2025 will be defined by polycrisis

  • Reckless governance and political upheavals.
  • Major weather events and environmental crises.
  • War and refugees.
  • Unstable markets and unpredictable systems.
  • Disappearing safety nets (where they existed in the first place).
  • Disrupted industries.
  • More pandemics, epidemics or outbreaks.

The author William Gibson named a fictional polycrisisThe Jackpot” in his books The Peripheral and Agency.

Well, we’ve hit the jackpot.

What does it mean for business?

Well, I suppose you can carry on as you have and continue to prioritize achieving short-term market gains or mitigating short-term market losses. I suppose you can decide that since nothing is predictable you might as well carry on as you’ve always done.
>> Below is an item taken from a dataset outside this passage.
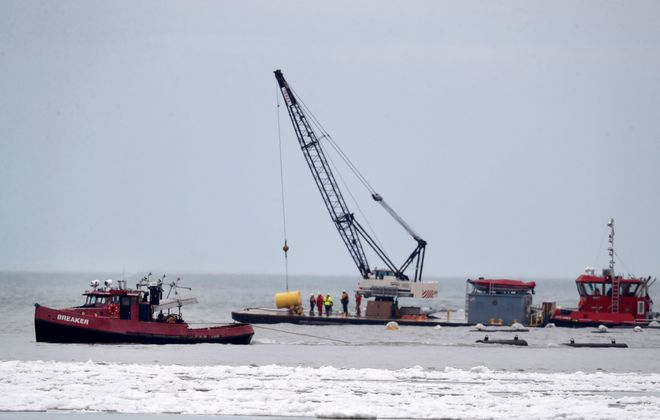 Crews start to remove the ice boom from Lake Erie in Buffalo on Monday, March 1, 2020. (Mark Mulville/Buffalo News)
But that just means a state of never-ending crisis and crisis response.

What we need is to intervene, to imagine new futures, to navigate our way through and out of the polycrisis. It’s easy to say that, yet it’s hard to say what that route will be.

Last year, I suggested the job was to respond to uncertainty with integrity — staying aligned with values and mission, remembering who you serve, staying grounded in reality, and preparing for many possible near futures.

I think this is still largely right. But the word I want to offer this year is steadiness.

How do you remain steady in a polycrisis?

Steady things bend, withstanding or absorbing the elements, like buildings and bridges and old-growth forests. Sure, sometimes buildings and bridges collapse; sometimes trees fall down. Sometimes that is for the best. But a lot of times, collapse is preventable – if you’re willing to make the investment to develop steadiness.

Steadiness is not the same as stability. Stability is good, but I don’t want to convey any image of stasis or immovability. We have to bend, move, change. But to get from today to tomorrow safely, we need to steadiness.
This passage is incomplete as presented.